Monitoring of log collector (Fluentd) [ SRE ]
Fluentd has built-in Prometheus support and can expose Prometheus metrics showing current status, health and performance. The Cluster Logging Operator automatically configures OpenShift Prometheus to collect Fluentd metrics. OpenShift provides also predefined set of alerts for OpenShift Fluentd:
Alert | Message | Description | Severity |
---|---|---|---|
FluentdErrorsHigh | In the last minute, value errors reported by fluentd instance. | Fluentd is reporting a higher number of issues than the specified number, default 10. | Critical |
FluentdNodeDown | Prometheus could not scrape fluentd instance for more than 10m. | Fluentd is reporting that Prometheus could not scrape a specific Fluentd instance. | Critical |
FluentdQueueLengthBurst | In the last minute, fluentd instance buffer queue length increased more than 32. Current value is value. | Fluentd is reporting that it is overwhelmed. | Warning |
FluentdQueueLengthIncreasing | In the last 12h, fluentd instance buffer queue length constantly increased more than 1. Current value is value. | Fluentd is reporting queue usage issues. | Critical |
OpenShift Alerting can be further configured to forward events to external Event Managers like CEM or NOI or send as a notification like email or Slack message. You can find out additional information in the Event Management section.
Building Kibana visualizations and dashboards [ SRE & DevOps Engineer ]
Read more about building Kibana visualizations and dashboards in the Kibana User Guide.

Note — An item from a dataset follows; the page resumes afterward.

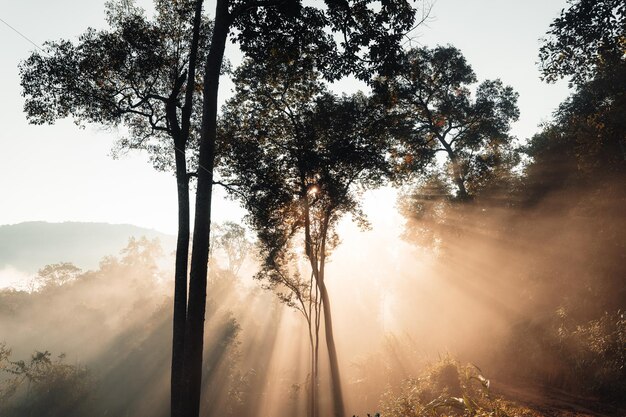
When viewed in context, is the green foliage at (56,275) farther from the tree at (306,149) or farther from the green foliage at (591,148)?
the green foliage at (591,148)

Implementing Logging Features
Kubernetes
Kubernetes does not provide any centralized logging solution. Everything a containerized application writes to stdout and stderr is handled and redirected by a container engine to physical logs located on worker nodes. For example, the Docker container engine redirects those two streams to a logging driver, which is configured in Kubernetes to write to a file in json format. When you run kubectl logs
, the kubelet on the node handles the request and reads directly from the log file, returning the contents in the response.
OpenShift
OpenShift provides EFK stack pre-configured and managed by Cluster Logging Operator described in this document. Example deployment steps for logging solution for OpenShift on AWS.
IBM Cloud
You can find which solutions are available for logging on IBM Cloud in here.
IBM Cloud Pak for MCM
IBM Cloud Pak for Multicloud Management provides logging solution based on ELK (based on Elasticsearch, Logstash, Kibana and Filebeat). Installation of ELK stack is optional and can be enabled or disabled during MCM Cloud Pak installation.
Humio is a new logging solution that is (or will be) included with IBM Cloud Pak for MCM.
Others
Grafana Looki is a horizontally-scalable, highly-available, multi-tenant log aggregation system inspired by Prometheus. It is designed to be very cost effective and easy to operate. It does not index the contents of the logs, but rather a set of labels for each log stream.